The short-term side effects, such as nausea, abdominal pain, diarrhea, vomiting, headache, rash or photosensitivity, arthralgia and myalgia, were reported by patient’s physician during the whole hospitalization and reviewed twice weekly by our mobile infectious diseases team (1 resident, 2 senior physicians and 1 professor in infectious diseases).

Appropriateness of ciprofloxacin prescription was retrospective performed separately by three experts in infectious diseases and one hospital pharmacist. Prescriptions were categorized as “mandatory, alternative or unjustified”. Ciprofloxacin use was considered “mandatory” if susceptibility testing showed resistance to all beta-lactams and TMP-SMX; susceptible only to FQ, or aminoglycoside or colistin, or the ciprofloxacin was the only oral therapy available.

Prescriptions were considered “alternative” in the setting of ciprofloxacin use being indicated by clinical situation or susceptibility testing, in the presence of an available alternative enteral or parenteral antibiotic choice. Finally “unjustified” prescriptions were defined as ciprofloxacin prescription not indicated according to the clinical situation, and/or susceptibility results. The latter two groups defined the inappropriate fluoroquinolone usage.

For the discharged children, the follow-up and monitoring was performed by their respective physician and adverse events were reported to our mobile team if myalgia or arthralgia was mentioned by patients.
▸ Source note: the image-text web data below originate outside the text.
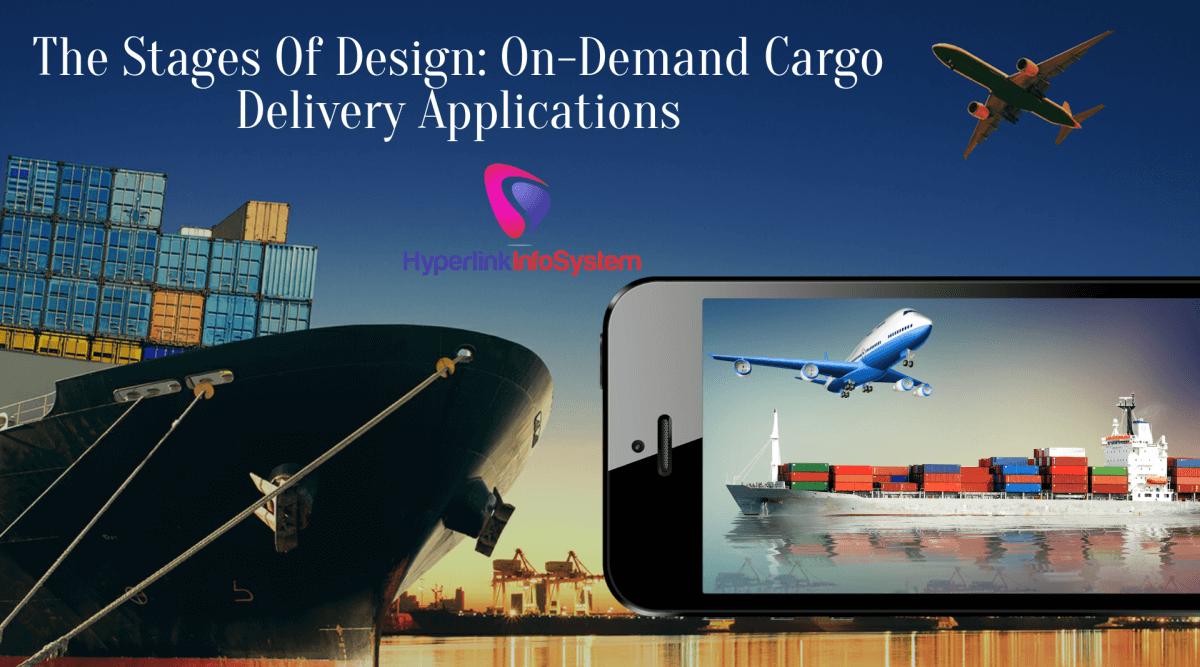 cargo app development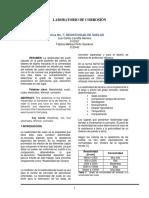Informe 7 RESISTIVIDAD DE SUELOS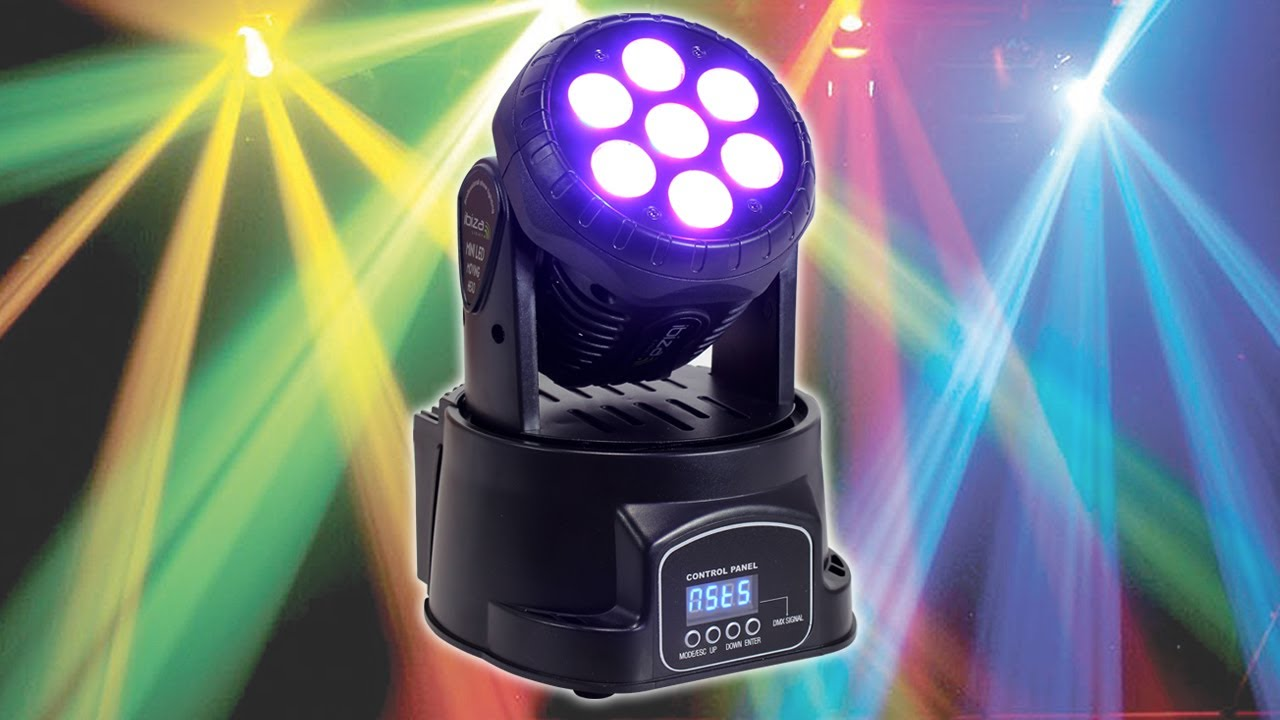 Ibiza Lhm350led Mini Moving Head Light Effect Led Stage Dj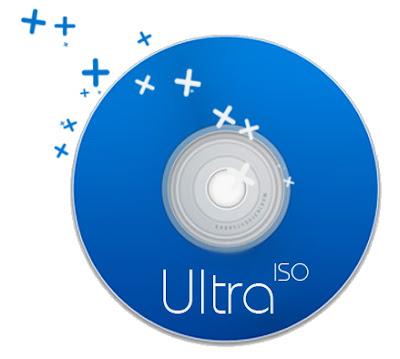 UltraISO Premium v9.5.3.2855 + Keygen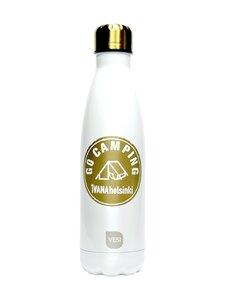 Vesi - VESI x IVANA Helsinki Go Camping -juomapullo 500 ml - WHITE   Stockmann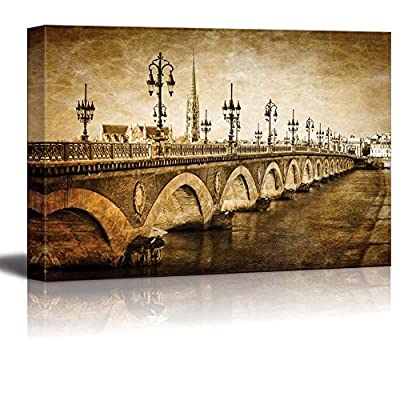 Canvas Prints Wall Art - Bordeaux River Bridge with St Michel Cathedral Vintage/Retro Style | Modern Wall Decor/Home Decoration Stretched Gallery Canvas Wrap Giclee Print & Ready to Hang - 16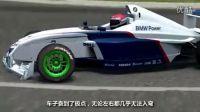 FeelautoGP 2012 BMW方程式花絮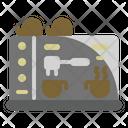 Coffee Machine Coffee Maker Barista Icon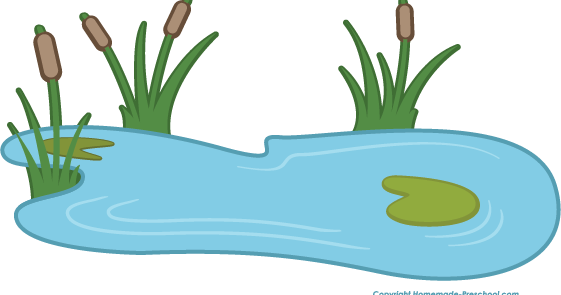 Garden pond clipart vector transparent stock Fish In A Pond Clipart vector transparent stock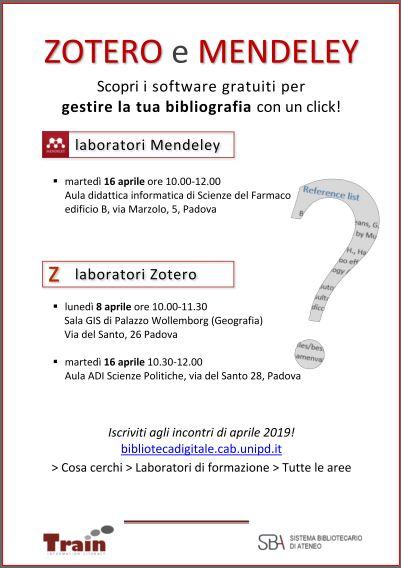 Locandina con date e luogo per Mendeley e Zotero sw per gestire la bibliografia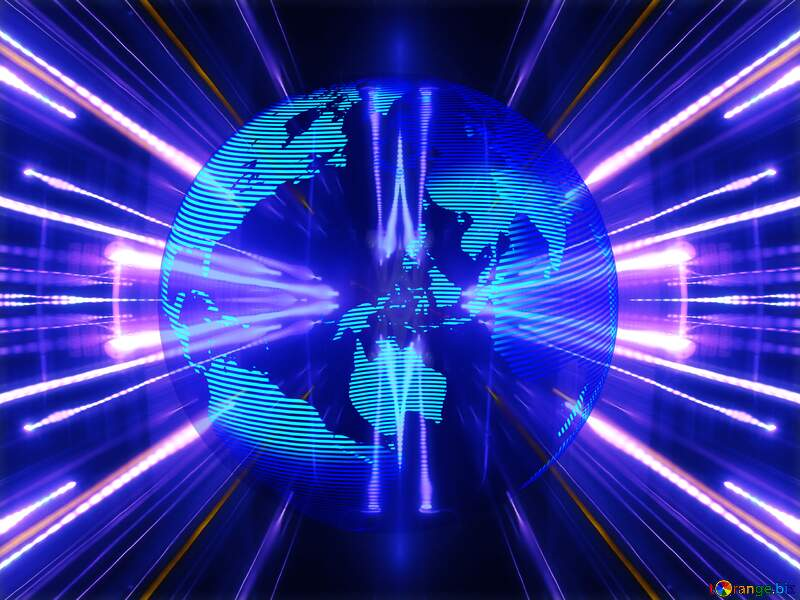Modern global world earth concept techno lights neon blue №54516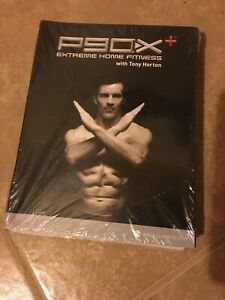 P90X + Plus Extreme Home Fitness With Tony Horton Beachbody Home Workout DVD Set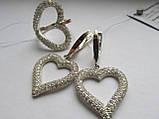"""Сережки срібні з золотом Валентин""""Ел"""", фото 3"""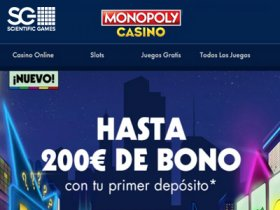 scientific-games-uncovers-monopoly-casino-in-deal-with-gamesys-group-plc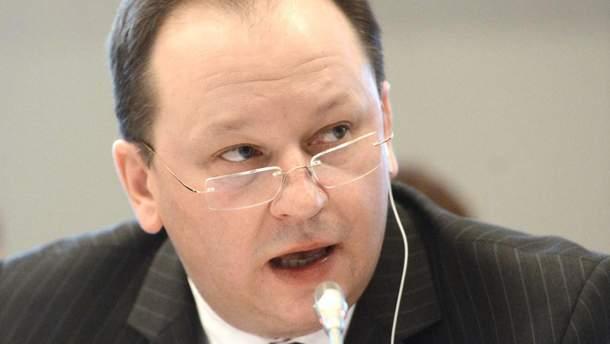 Игорь Прокопчук – постоянный представитель Украины при международных организациях в Вене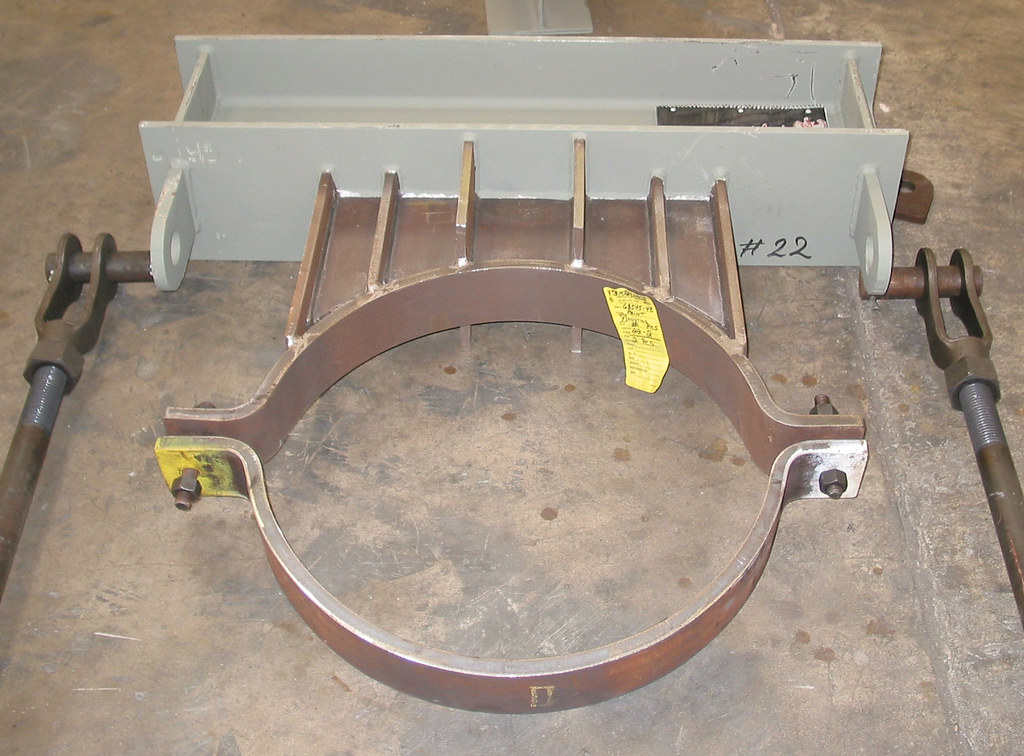 8,500 lb. Load Clamp Support Assembly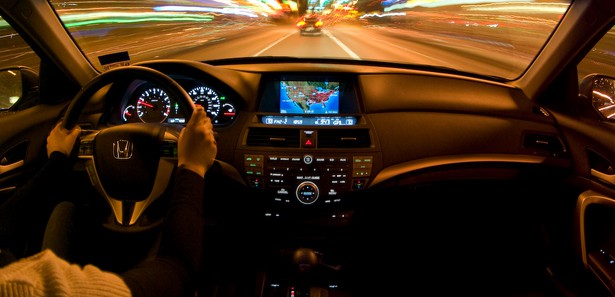 En Çok Sürüş Keyfi Veren 5 Yeni Araba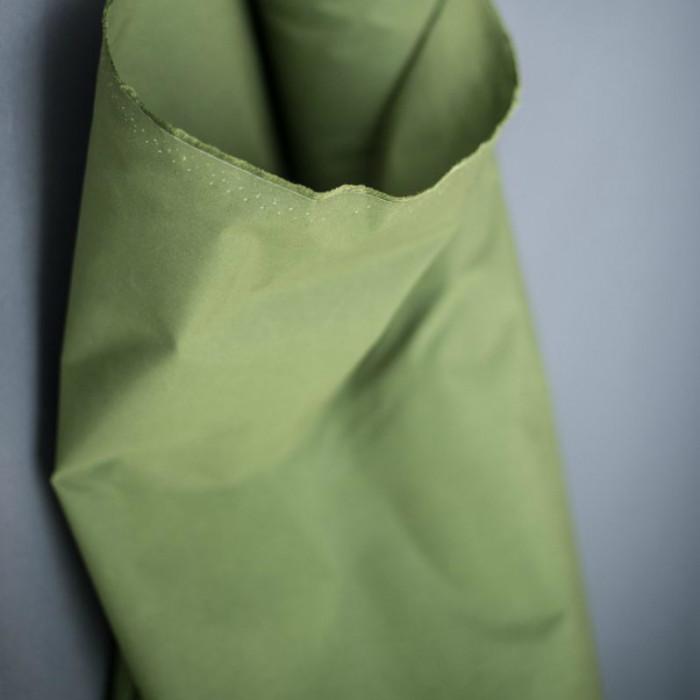 Tissu coton huilé Merchant and Mill - vert x 10 cm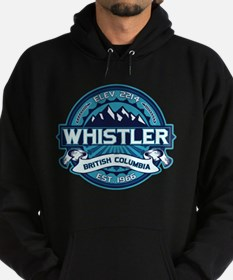 Whistler Ice Hoodie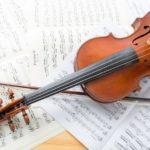 民族音楽の種類。何がある? 今の世界に存在する楽器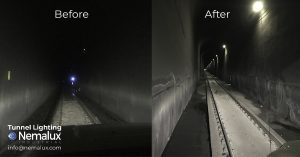 Illumination levels before and after installing Nemalux MR Series of Industrial LED Luminaires in train railway tunnel in Canadian Rocky Mountains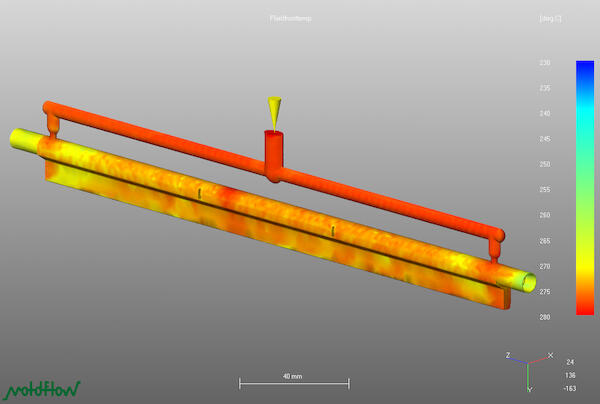 Plastic filling simulation has contributed significantly to improving injection molding results.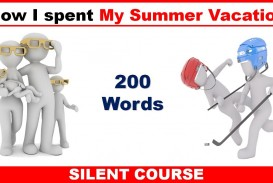 016 Essay Example Maxresdefault Summer Frightening Vacation For Class 6 In Urdu On Marathi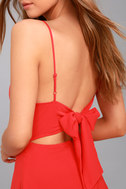 Yours Forever Red Backless Skater Dress 4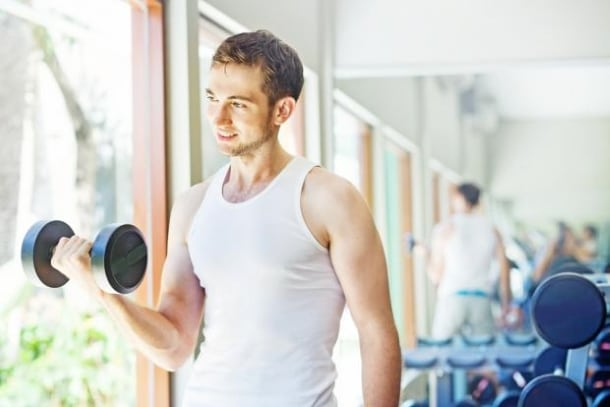 Building A Home CrossFit Gym: How And Why?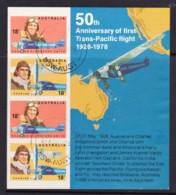 Australia 1978 Trans-Pacific Flight Anniversary Minisheet Used - 1966-79 Elizabeth II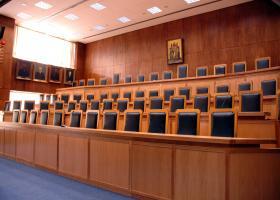 Τη σύγκληση της Ολομέλειας της Εισαγγελίας του Αρείου Πάγου ζητούν 15 αντεισαγγελείς, για την παράταση του ορίου συνταξιοδότησης  - Κεντρική Εικόνα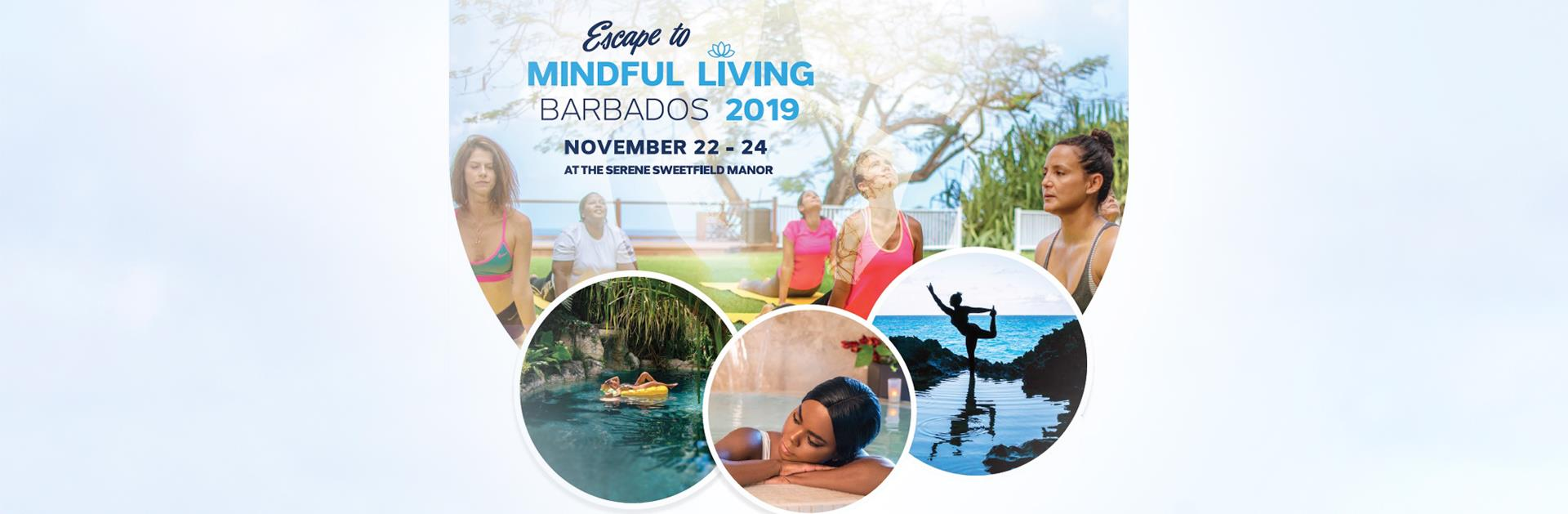 Mindful Living Barbados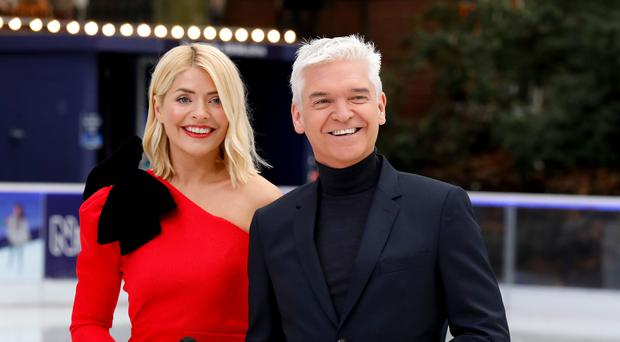 Holly Willoughby and Phillip Schofield present Dancing On Ice (David Parry/PA)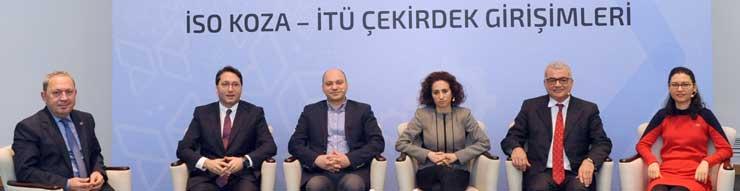 İSO Başkanı Bahçıvan Sanayicilere Seslendi:Fabrikalarımızın Kapılarını Gençlere Açmalıyız 05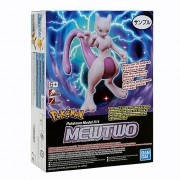 MewTwo Pokemon Model Kit Bandai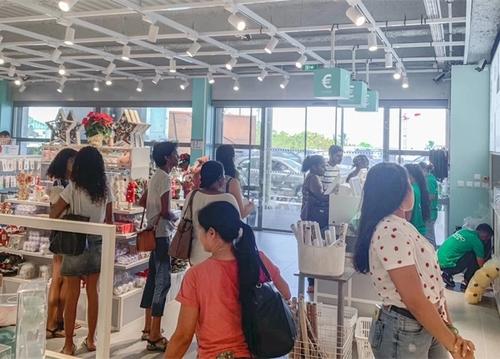 韓尚優品為什么讓消費者進店就想買買買?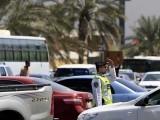 متحدہ عرب امارات میں لاکھوں درہم کا ٹریفک جرمانہ،فوٹو:انٹرنیٹ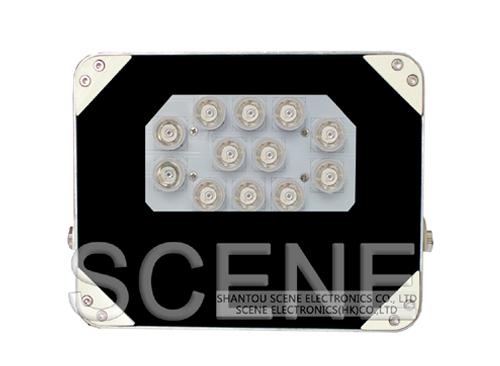 摄像机专用LED红外灯、补光灯、LED补光灯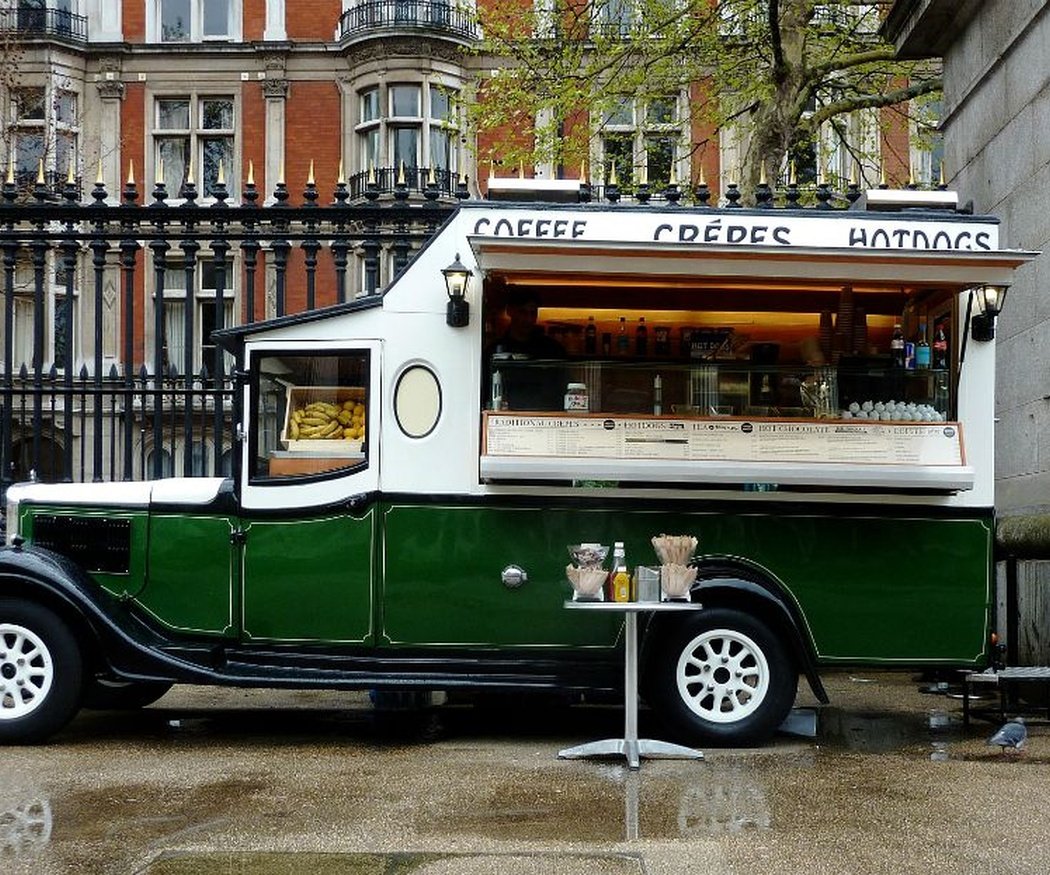 ¿Conoces el origen del food truck? (I)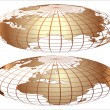 Vector gold world globe — Stock Vector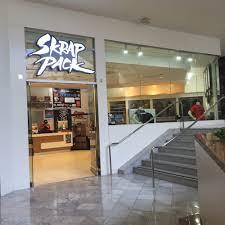 Sport Basement Presidio Skrap Pack Fight Shop Closed Sports Wear 3251 20th Ave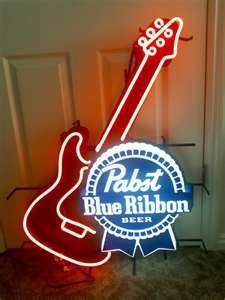 pabst blue.27294929 std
Data protection was approved by the Institutional Review Board of Necker-Enfants Malades Hospital. No ethical committee approval was required under French regulations.

Results

A total of 11,268 children were admitted between 1st December 2007 and 31st May 2008 at the Necker-Enfants malades hospital in Paris. 98 new ciprofloxacin prescriptions were collected. Prescriptions mainly originated from general pediatric wards (22.4%), immuno-hematology department (20.4%), polyvalent intensive care units (12.2%), cardiac surgery unit (11.2%), general surgery (9.2%) and orthopedic surgery (9.2%). Twenty-one patients with cystic fibrosis and 77 without CF received at least one dose of ciprofloxacin during the study period.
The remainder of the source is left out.